Some favourite quotes from our patient on the day she finally began to show improvement,
- “I had such a great sleep last night.”
- “I can do it by myself.” (This is the line we hear when offering to help her up in bed…or to help her with just about anything, for that matter.)
- Perusing the hospital room service menu, she says, “I am soooooo hungry. Mmmmm, I can order pancakes with a choice of blueberry or strawberry topping and whipped cream!”
- “Take another picture. My smile wasn’t big enough in that one!”

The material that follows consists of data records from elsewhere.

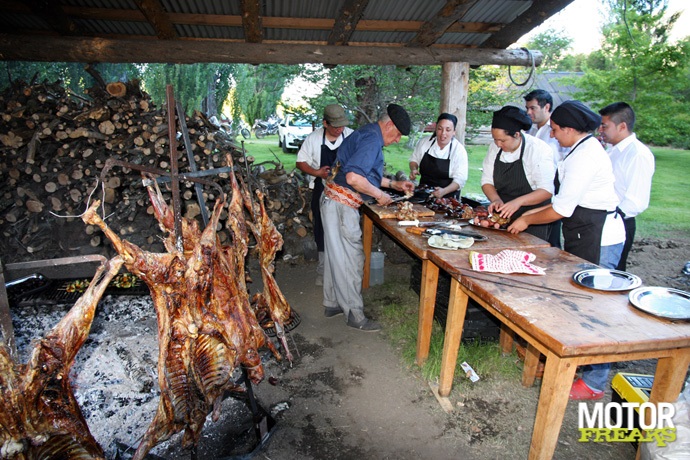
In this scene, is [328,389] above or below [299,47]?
below

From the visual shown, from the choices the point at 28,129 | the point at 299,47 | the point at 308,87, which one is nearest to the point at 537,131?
the point at 299,47

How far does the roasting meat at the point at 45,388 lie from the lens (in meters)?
1.87

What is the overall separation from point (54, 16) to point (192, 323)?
4477 mm

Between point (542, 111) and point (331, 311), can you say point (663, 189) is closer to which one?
point (542, 111)

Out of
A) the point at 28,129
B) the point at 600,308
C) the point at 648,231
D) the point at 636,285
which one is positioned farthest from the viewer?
the point at 648,231

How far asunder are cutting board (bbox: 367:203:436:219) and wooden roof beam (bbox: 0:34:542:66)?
2.35 m

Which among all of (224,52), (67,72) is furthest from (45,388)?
(67,72)

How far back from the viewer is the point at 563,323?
6.70 feet

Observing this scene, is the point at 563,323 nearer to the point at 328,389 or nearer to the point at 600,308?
the point at 600,308

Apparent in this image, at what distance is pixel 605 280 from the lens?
2.53m

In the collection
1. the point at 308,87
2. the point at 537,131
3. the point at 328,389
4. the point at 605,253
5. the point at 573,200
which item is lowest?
the point at 328,389

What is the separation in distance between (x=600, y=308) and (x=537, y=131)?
365 centimetres

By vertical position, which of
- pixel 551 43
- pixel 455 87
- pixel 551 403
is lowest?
pixel 551 403

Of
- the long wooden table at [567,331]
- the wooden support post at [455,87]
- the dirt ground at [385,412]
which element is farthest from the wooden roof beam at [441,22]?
the dirt ground at [385,412]
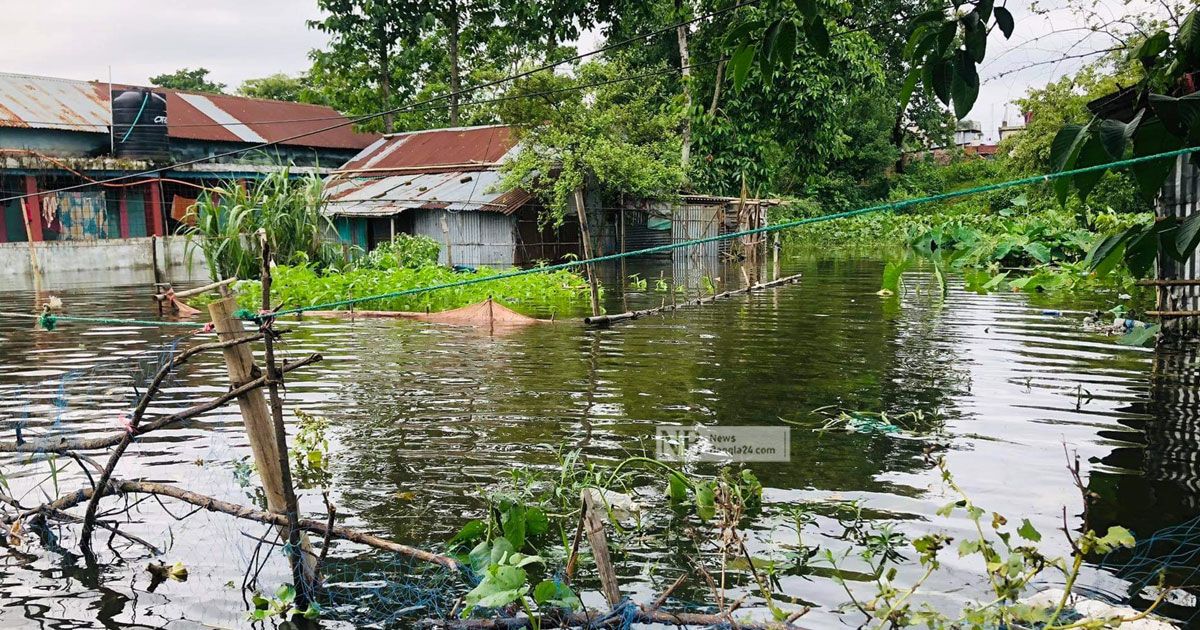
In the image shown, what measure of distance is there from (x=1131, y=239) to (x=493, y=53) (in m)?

The morning before her surgery, when we didn’t know what was coming and didn’t even know what was wrong, the Lord gave us a verse in my quiet time.
So do not be afraid. I am with you. Do not be terrified. I am your God. I will make you strong and help you. I will hold you safe in my hands. I always do what is right. (Isaiah 41:10 NIRV)
I read it to C-Bear that morning. She said, “I really like that.” I reminded her of it as they were wheeling her into the operating room that evening. I had to stay behind the red line. I couldn’t go any further with her, but I reminded her that God would go with her where Mommy and Daddy couldn’t. I’ll never forget the look in her eyes that night. Yes, there was fear, but it was fear blending beautifully with courageous faith! Immanuel, God with us, has taken on new meaning for me this Christmas. The presence, peace, and power of Jesus is definitely the greatest of gifts!